>> we have a strange problem here after the installation of a new kernel:
>> incoming jobs are submitted several times to the batch system.
>>
>> A job is accepted by the gatekeeper and submitted to our torque.
>> Immediatly after the submission the job is again submitted and so on
>> untill there are 11 torque jobs.
>>
>> Another strange thing is that even if these 11 jobs are still waiting to
>> be executed in torque (as the queues are full) WMS tells me that they
>> were aborted. So it seems to me they somehow fail at once and thus are
>> resubmitted by WMS.
>
> The evidence simply suggests that each job immediately fails,
> i.e. before the user payload gets started.
> By default the WMS will do up to 10 shallow resubmissions then.
Indeed, in /opt/edg/var/gatekeeper/grid-jobmap_20091221 the WMS job ID
appears 11 times, confirming the job was resubmitted 10 times.
On the CE the job submission e.g. for "ops" does not work:
bash-3.00$ echo date | qsub -q gridexpr_scli
2961328.service0-ib0.ice.zih.tu-dresden.de
bash-3.00$ qstat -f 2961328.service0-ib0.ice.zih.tu-dresden.de
qstat: Unknown Job Id 2961328.service0.ice.zih.tu-dresden.de
Note the slight difference in the job ID returned by qstat:
service0-ib0 --> service0
I suspect your network configuration got screwed by the kernel upgrade.
|

## AIM OF THE TASK
Update the forum thread on the repeated job submissions, starting with "Indeed, in /opt/edg/var/gatekeeper/grid-jobmap_20091221" and going on through "the kernel upgrade.", changing "network configuration" to "host naming setup".

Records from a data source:
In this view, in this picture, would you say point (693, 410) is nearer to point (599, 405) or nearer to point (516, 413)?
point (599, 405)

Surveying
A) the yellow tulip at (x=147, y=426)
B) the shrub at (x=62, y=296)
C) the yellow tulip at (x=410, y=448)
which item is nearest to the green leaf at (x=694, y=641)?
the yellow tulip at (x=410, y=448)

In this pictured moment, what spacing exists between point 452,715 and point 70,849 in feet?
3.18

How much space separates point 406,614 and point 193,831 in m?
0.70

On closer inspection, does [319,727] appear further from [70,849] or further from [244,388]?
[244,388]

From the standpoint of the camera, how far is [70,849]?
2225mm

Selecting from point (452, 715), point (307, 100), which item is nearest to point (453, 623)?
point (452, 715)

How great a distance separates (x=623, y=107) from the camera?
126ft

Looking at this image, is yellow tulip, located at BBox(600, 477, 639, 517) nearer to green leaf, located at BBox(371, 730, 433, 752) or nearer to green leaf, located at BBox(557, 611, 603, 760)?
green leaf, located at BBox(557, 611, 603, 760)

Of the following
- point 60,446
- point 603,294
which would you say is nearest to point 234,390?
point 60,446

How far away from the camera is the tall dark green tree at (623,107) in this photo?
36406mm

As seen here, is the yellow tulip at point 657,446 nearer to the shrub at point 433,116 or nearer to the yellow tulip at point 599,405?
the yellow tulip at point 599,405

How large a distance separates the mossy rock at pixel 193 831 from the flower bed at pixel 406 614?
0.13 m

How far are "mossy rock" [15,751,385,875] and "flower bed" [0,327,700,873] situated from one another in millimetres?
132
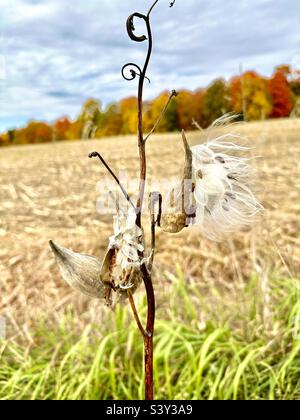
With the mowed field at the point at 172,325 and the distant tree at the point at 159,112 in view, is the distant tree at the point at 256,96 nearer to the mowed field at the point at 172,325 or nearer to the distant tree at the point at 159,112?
the mowed field at the point at 172,325

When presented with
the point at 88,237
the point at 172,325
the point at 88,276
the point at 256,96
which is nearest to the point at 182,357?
the point at 172,325

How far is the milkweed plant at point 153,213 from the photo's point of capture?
0.26 metres

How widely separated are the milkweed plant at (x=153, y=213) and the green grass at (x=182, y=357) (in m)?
0.88

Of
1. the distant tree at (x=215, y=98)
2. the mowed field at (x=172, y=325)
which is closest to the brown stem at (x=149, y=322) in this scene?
the distant tree at (x=215, y=98)

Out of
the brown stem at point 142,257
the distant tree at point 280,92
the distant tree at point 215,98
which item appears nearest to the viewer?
the brown stem at point 142,257

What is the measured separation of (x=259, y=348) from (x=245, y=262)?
0.61 m

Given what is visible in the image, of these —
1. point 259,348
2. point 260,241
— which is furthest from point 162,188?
point 260,241

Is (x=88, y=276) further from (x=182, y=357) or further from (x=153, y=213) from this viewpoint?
(x=182, y=357)

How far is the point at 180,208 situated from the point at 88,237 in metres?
1.78

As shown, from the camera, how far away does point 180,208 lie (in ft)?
0.93

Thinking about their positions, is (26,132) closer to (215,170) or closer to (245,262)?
(215,170)

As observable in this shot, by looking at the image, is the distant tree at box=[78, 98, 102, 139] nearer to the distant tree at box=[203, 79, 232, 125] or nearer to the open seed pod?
the open seed pod

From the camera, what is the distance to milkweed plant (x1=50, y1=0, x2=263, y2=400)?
0.26 meters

## SOLVED EXERCISE
Indeed, in /opt/edg/var/gatekeeper/grid-jobmap_20091221 the WMS job ID
appears 11 times, confirming the job was resubmitted 10 times.
On the CE the job submission e.g. for "ops" does not work:
bash-3.00$ echo date | qsub -q gridexpr_scli
2961328.service0-ib0.ice.zih.tu-dresden.de
bash-3.00$ qstat -f 2961328.service0-ib0.ice.zih.tu-dresden.de
qstat: Unknown Job Id 2961328.service0.ice.zih.tu-dresden.de
Note the slight difference in the job ID returned by qstat:
service0-ib0 --> service0
I suspect your host naming setup got screwed by the kernel upgrade.